# [EXCERPTED TEXT]
Nov 1, 2017

Fullstack development environment with Docker

I have been using Docker for building (compile/packaging) and running web applications for some time. Through this blog, I would like to share how I used docker for building and running a complete (Angular/SpringBoot) webapp in a local and production environments.


Docker for development environment

In large enterprise projects with distributed development teams, it becomes very difficult to manage and maintain a consistent development environment across developers. The option of VirtualBox/Vagrant/Chef/Puppet is too complex, bulky and resource intensive to be viable for this use-case.

Docker with its simplicity and light-weight containers is an excellent choice for developer environment. As Docker is lightweight, one can run multiple containers simultaneously for fine-grained components and tasks. Not to mention the benefit of having a production-like development environment.

# [TASK REQUIREMENTS]
A. Answer these questions from the post on Docker development environments:
(i) Which two frameworks make up the webapp the author built and ran with Docker?
(ii) Which options does the post call too complex, bulky and resource intensive for this use-case?
(iii) What benefit does the post add with the words "Not to mention"?
B. In the post on Docker development environments, switch "distributed" to "remote" and write out the passage between "In large enterprise" and "for this use-case.", inclusive.

# [EXTRACTED DATA]
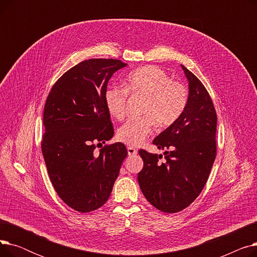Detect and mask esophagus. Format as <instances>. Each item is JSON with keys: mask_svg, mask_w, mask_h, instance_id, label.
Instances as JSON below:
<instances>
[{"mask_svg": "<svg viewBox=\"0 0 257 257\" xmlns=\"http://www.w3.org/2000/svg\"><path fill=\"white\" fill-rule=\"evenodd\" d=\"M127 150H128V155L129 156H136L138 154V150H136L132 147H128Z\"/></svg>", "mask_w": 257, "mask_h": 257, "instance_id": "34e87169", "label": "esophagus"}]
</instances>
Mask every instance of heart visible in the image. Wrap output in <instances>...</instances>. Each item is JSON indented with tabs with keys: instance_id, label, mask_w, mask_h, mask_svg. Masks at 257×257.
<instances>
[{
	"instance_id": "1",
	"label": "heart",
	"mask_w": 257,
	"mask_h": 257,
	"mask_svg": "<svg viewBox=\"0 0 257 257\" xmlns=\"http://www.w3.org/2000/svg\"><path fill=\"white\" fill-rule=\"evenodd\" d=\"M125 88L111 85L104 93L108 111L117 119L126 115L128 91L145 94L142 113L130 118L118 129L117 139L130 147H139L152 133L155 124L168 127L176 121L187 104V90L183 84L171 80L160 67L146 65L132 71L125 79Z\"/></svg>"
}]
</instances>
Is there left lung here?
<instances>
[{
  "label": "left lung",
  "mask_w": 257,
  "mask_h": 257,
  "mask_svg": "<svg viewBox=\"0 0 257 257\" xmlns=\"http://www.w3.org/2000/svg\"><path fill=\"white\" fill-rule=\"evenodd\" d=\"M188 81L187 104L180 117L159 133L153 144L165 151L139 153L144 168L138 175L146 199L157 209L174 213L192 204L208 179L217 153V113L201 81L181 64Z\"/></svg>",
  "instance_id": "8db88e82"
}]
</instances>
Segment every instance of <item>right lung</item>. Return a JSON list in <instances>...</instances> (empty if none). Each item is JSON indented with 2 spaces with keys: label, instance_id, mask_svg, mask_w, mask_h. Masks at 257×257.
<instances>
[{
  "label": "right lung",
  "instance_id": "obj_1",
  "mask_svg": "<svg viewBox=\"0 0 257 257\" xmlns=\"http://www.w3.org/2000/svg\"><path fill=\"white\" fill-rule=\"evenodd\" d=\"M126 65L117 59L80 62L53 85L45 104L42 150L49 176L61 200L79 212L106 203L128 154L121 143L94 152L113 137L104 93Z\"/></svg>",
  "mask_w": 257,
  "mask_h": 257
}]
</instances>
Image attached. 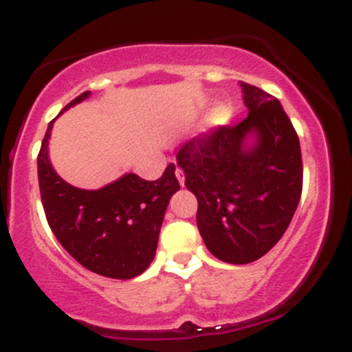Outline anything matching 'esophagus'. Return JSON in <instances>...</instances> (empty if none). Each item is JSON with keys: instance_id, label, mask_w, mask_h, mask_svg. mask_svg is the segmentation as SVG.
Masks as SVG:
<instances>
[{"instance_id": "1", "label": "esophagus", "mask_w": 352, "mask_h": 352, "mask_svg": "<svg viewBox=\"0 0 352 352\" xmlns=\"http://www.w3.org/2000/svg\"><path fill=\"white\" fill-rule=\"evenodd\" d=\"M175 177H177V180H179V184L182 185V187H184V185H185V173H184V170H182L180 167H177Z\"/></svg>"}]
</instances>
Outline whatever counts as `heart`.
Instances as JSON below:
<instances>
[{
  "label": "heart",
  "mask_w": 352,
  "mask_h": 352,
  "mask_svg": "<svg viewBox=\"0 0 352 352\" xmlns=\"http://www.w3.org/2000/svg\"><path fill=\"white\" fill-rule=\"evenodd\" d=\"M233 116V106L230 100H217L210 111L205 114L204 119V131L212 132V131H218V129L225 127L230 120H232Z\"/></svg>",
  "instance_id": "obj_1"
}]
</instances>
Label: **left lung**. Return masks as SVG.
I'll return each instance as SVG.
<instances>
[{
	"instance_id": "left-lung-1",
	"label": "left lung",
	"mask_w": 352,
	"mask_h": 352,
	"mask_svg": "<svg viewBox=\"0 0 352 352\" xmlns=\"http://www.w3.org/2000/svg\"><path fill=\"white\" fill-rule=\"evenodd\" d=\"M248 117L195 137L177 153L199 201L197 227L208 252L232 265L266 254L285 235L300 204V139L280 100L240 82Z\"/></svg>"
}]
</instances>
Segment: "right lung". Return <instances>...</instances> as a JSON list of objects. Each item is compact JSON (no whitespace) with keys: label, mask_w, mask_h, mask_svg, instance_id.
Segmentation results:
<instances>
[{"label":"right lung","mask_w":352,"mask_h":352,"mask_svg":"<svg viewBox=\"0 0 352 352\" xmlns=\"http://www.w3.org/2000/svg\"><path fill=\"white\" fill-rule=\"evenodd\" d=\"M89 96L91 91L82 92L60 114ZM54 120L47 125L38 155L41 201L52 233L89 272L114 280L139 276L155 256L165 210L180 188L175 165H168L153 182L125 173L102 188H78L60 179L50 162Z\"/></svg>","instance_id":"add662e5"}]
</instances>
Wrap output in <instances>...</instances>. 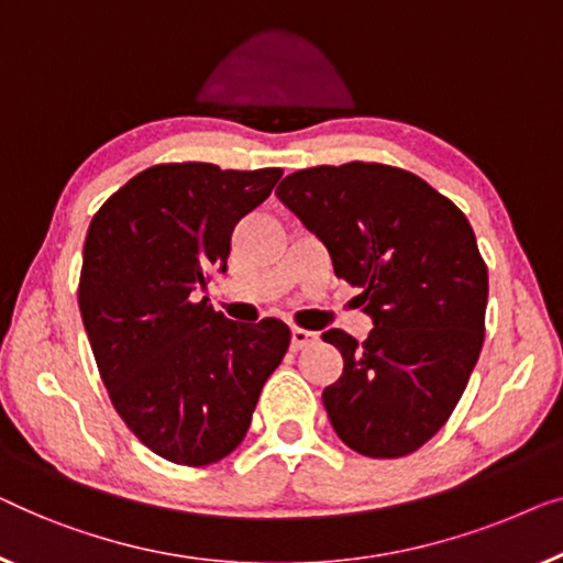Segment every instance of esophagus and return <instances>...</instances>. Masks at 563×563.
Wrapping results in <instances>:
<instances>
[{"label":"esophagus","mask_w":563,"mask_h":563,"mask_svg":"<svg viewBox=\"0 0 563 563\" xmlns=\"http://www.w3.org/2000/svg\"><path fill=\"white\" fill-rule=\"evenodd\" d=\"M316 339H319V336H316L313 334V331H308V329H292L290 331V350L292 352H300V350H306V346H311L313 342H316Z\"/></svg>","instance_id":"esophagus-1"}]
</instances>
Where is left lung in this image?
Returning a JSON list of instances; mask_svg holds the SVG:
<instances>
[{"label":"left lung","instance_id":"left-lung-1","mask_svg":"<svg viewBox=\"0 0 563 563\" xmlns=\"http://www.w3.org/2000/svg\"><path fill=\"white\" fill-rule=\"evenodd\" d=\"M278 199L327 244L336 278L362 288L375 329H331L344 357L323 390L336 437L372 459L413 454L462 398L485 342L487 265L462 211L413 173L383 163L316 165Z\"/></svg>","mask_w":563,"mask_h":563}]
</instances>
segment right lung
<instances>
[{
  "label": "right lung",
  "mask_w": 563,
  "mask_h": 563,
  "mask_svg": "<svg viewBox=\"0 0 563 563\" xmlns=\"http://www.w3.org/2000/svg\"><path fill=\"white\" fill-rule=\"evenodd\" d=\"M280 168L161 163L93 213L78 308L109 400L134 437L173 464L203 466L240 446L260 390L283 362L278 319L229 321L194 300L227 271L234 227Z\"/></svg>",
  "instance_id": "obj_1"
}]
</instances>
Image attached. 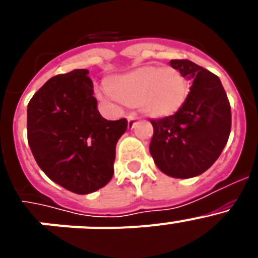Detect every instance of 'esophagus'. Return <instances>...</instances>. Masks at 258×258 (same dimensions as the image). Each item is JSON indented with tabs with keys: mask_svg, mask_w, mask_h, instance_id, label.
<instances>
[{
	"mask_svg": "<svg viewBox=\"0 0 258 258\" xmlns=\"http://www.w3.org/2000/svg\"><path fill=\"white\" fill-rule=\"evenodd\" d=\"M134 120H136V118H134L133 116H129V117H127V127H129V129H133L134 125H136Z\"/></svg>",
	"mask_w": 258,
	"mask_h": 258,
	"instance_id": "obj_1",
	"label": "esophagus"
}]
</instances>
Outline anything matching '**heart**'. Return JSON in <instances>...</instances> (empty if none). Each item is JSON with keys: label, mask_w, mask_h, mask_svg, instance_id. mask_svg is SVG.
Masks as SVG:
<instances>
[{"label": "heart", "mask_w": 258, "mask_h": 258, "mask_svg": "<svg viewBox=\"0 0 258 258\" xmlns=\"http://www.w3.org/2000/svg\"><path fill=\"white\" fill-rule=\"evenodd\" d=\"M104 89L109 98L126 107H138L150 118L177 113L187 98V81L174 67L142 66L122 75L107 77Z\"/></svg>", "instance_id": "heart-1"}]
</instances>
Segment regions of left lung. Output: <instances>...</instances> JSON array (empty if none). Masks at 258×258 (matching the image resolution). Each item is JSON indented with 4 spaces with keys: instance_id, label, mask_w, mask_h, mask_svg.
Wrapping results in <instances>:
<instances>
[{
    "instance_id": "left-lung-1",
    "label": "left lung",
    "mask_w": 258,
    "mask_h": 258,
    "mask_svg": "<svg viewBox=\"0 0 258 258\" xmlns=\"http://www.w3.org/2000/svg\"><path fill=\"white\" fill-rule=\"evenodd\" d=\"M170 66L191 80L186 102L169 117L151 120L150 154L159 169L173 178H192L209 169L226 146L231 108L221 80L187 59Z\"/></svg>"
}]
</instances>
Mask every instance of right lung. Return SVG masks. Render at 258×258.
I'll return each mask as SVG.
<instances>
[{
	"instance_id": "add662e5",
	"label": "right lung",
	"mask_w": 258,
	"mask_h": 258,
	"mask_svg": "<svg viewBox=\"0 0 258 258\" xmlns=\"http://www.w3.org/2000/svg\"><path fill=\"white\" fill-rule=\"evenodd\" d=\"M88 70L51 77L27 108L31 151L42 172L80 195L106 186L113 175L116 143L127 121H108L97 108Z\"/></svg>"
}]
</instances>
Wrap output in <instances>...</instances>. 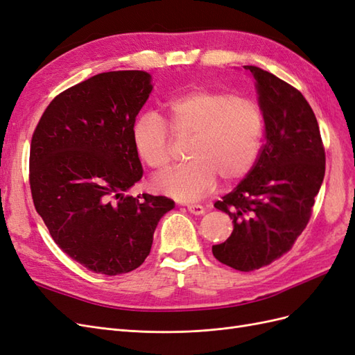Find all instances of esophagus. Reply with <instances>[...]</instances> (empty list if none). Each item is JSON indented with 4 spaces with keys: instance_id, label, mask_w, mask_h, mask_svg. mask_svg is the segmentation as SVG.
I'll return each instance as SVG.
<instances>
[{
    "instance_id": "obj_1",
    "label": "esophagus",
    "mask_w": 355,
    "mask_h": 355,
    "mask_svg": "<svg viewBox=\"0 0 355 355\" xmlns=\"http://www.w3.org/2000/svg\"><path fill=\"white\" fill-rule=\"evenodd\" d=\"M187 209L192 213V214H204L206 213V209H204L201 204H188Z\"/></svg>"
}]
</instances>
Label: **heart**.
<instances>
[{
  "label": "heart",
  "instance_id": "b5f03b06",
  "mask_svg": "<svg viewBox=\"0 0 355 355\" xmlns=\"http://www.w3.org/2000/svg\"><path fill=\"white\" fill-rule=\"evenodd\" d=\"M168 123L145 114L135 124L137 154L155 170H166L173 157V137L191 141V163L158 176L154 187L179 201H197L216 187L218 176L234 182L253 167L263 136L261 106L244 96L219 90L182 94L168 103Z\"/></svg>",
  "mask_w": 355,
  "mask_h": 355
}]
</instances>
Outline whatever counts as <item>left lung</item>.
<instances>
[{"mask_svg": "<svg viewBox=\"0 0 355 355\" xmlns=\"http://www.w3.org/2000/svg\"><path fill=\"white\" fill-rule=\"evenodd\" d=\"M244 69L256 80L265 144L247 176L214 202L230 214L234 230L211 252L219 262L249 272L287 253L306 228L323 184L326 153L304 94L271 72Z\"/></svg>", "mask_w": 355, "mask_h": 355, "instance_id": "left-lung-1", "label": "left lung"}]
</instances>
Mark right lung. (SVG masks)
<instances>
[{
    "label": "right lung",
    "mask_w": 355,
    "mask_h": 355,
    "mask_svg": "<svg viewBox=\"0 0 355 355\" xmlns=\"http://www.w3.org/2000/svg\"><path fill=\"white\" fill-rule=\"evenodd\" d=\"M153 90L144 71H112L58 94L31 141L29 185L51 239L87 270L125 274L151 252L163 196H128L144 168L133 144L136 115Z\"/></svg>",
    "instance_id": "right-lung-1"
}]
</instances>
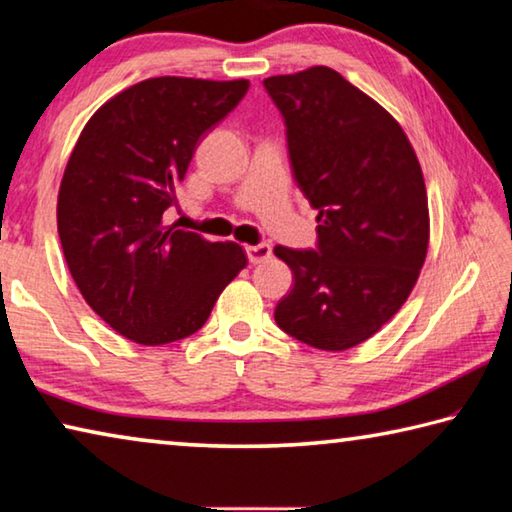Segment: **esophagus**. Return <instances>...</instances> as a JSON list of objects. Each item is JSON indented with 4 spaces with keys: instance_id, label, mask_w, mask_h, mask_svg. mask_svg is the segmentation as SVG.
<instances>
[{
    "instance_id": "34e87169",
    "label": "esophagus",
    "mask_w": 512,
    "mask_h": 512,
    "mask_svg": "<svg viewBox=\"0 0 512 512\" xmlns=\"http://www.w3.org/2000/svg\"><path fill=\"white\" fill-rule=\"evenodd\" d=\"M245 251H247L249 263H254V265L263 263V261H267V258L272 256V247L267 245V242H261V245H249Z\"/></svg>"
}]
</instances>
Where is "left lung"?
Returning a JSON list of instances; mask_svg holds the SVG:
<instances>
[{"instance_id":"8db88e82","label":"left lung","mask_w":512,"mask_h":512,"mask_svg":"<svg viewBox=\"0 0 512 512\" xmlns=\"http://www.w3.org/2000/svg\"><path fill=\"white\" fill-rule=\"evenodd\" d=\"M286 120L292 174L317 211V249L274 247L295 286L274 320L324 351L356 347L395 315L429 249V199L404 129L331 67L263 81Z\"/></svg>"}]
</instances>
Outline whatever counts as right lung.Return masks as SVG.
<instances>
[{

# [EXERCISE ANSWERS]
A.
(i) Angular and SpringBoot.
(ii) VirtualBox/Vagrant/Chef/Puppet.
(iii) Having a production-like development environment.

B.
In large enterprise projects with remote development teams, it becomes very difficult to manage and maintain a consistent development environment across developers. The option of VirtualBox/Vagrant/Chef/Puppet is too complex, bulky and resource intensive to be viable for this use-case.